Secret Confessions of a Hardcover Lover or Why I Love Hardcovers!

I love hardcovers (or hardbacks to some people). I love their heft. I love their feel. They feel safe to me, and they feel important. I prefer them in all that I read. Whether it be to my children or to myself. I do own 100's of paperbacks, but I wish they were all hardcovers. In fact, I am constantly searching for hardcovers to replace the paperbacks that I cherish.

Why am I a hardcover snob? Hmm. Good question. I grew up with paperbacks, and I don't remember them falling apart back then. Nowadays, I seem to buy brand new children's paperbacks and the middle sections fall out just by turning the pages. When I get "vintage" kids paperbacks (anything over 20 years old), the staples are rusting and/or falling apart a lot of the times, or the glue is deteriorating and the pages just fall out. This has happened to my four-year-old son as he reads to himself. He sits there quietly turning the pages, and then a group of four pages fall out, *plop* in his hands. He looks up at me with a pained and anguished expression in his eyes. His mouth forming an excuse that he doesn't have, "I… I…" He has "hurt" the book he loves, and it is almost too much to burden. Then, of course, I have to "fix it"… somehow. If anyone has advice on how to fix these problems, PLEASE tell me.

I do not care if my hardcovers are ex-library. In fact, ex-library ones usually have special extra secure bindings! Of course, I still don't prefer them because the 30 and 40-year-old ones are usually pretty tattered from re-readings. I recently noticed on Amazon that you can buy a lot of the new children's books as (not ex-library but) library bound hardcovers (for about $10.00+ more then the paperback). The price hurts, and I personally haven't made that jump.

I prefer my hardcovers to have dust jackets. Especially if they don't have a picture printed on the cover itself! Why? Because there is usually exclusive artwork on the dust jacket, and artwork is a big part of children's books. I have bought many children's books just because of the awesome artwork (what parent hasn't?).

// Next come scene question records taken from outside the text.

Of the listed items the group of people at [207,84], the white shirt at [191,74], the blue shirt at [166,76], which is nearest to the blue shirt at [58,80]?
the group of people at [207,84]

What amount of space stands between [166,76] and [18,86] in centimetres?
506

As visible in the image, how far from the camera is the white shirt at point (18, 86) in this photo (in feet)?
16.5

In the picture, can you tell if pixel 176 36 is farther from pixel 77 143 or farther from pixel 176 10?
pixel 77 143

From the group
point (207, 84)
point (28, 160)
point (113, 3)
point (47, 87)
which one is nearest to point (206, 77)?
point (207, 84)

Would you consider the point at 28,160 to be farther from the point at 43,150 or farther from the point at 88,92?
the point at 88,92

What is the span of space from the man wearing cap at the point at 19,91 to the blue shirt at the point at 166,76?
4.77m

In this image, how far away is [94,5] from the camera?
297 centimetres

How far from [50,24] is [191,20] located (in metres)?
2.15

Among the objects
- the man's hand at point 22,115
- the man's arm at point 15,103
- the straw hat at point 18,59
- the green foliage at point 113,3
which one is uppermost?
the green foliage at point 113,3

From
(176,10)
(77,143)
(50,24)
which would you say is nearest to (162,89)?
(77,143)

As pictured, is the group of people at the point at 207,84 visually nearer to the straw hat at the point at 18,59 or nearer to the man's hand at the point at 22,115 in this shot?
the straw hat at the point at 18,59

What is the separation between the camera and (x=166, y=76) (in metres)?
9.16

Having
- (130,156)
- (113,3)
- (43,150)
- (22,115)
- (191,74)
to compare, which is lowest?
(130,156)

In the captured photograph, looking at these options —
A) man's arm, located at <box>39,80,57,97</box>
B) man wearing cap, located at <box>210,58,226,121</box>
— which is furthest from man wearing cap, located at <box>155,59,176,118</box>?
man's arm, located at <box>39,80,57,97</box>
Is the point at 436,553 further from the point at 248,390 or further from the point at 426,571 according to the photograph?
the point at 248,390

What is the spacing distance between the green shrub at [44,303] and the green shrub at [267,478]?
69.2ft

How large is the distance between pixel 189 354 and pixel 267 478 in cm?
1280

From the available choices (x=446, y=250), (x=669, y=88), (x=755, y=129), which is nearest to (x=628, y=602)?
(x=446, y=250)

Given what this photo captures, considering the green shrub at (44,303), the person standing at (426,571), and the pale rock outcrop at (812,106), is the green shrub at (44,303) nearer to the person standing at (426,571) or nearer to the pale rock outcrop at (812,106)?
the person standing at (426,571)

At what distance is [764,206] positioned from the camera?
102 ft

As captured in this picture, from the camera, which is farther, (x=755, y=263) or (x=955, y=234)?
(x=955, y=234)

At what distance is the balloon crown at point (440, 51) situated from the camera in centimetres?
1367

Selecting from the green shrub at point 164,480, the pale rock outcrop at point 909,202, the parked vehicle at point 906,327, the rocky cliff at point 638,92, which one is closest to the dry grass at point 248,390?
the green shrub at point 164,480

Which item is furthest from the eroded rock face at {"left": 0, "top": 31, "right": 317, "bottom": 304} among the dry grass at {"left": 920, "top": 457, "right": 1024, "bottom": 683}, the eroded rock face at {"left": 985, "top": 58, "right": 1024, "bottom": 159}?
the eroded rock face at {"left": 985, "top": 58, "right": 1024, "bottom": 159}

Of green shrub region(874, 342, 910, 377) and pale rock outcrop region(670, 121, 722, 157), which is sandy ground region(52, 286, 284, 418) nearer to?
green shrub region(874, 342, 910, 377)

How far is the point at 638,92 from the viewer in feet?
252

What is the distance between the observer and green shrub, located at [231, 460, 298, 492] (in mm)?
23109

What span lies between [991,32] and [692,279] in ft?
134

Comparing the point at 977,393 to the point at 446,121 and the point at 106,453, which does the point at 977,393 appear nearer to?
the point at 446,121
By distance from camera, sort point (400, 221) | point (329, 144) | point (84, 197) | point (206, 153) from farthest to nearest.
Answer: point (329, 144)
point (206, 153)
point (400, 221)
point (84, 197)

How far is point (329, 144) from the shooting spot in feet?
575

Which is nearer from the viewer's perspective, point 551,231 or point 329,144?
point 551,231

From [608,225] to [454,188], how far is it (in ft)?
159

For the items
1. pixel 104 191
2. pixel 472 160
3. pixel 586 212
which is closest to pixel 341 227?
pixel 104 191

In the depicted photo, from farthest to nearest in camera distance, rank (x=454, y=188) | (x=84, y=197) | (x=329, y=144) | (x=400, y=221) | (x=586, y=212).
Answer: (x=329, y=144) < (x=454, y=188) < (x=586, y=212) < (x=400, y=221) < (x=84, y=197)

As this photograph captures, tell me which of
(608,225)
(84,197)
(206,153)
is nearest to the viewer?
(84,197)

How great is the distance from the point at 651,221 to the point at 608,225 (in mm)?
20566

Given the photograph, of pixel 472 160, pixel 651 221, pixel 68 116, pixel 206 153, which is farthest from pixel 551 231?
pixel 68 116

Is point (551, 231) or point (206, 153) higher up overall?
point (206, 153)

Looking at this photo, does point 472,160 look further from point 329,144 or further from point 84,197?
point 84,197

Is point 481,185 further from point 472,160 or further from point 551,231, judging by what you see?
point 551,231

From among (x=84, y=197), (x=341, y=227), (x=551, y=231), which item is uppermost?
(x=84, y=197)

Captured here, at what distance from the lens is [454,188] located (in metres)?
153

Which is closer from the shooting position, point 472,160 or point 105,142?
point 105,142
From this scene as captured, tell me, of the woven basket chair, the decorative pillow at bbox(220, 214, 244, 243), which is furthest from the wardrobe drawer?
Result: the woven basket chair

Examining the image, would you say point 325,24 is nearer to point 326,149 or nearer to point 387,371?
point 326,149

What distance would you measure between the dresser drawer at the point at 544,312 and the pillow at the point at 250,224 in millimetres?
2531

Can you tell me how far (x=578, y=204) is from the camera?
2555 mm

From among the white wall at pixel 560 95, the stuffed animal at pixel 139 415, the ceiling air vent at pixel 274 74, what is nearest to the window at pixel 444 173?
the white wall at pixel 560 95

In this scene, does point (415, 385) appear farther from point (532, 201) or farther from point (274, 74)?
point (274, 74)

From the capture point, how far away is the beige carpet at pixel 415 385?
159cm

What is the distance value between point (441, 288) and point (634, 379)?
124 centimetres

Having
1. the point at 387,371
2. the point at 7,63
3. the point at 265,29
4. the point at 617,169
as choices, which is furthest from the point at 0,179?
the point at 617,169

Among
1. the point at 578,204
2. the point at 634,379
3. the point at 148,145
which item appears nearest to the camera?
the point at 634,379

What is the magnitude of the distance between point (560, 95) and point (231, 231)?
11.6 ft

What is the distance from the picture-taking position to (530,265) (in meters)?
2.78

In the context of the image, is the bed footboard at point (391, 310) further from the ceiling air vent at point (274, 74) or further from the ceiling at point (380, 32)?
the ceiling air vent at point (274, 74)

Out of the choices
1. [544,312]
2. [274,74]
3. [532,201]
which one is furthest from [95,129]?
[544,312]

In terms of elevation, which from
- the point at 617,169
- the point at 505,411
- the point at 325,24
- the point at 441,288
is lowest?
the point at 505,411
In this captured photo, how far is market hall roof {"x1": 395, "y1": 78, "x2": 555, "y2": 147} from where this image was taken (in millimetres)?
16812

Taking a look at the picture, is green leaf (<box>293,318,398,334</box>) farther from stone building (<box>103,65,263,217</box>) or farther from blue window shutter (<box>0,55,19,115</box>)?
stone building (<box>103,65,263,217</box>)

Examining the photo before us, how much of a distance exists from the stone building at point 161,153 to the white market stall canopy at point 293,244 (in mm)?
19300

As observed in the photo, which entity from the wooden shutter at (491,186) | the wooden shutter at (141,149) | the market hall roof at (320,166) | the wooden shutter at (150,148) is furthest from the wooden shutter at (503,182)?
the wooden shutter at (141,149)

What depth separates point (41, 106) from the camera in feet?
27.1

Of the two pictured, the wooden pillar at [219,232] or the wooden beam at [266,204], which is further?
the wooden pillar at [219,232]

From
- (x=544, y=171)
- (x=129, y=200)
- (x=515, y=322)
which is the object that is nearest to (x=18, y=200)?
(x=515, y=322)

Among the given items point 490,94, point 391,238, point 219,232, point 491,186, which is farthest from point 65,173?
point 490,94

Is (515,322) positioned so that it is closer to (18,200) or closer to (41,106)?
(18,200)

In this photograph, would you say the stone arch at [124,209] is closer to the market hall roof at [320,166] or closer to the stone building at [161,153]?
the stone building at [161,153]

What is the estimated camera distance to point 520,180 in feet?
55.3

There is one more BIG reason that I want hardcovers, and there is a stipulation here, to be specific, first edition hardcovers… not because of their collectibillity but because a lot of kids books get edited over time. Why? Who knows? My guess is that publishers start deleting pages to save printing costs. I will write another blog about this very soon, but I will mention one book now: The classic original Little Critter book, "Just for You" by Mercer Mayer. The first printing has about 6 or more pages of artwork and story that are totally missing from the edition that you buy today. For a preview, see the pictures I uploaded onto Amazon's page for it here: Just for You

Of course, some books are so rare or hard to find, that I am satisfied to buy a paperback for cheap if I run across it at Goodwill or another thrift store... BUT I will still be constantly searching for the hardcover to replace it with.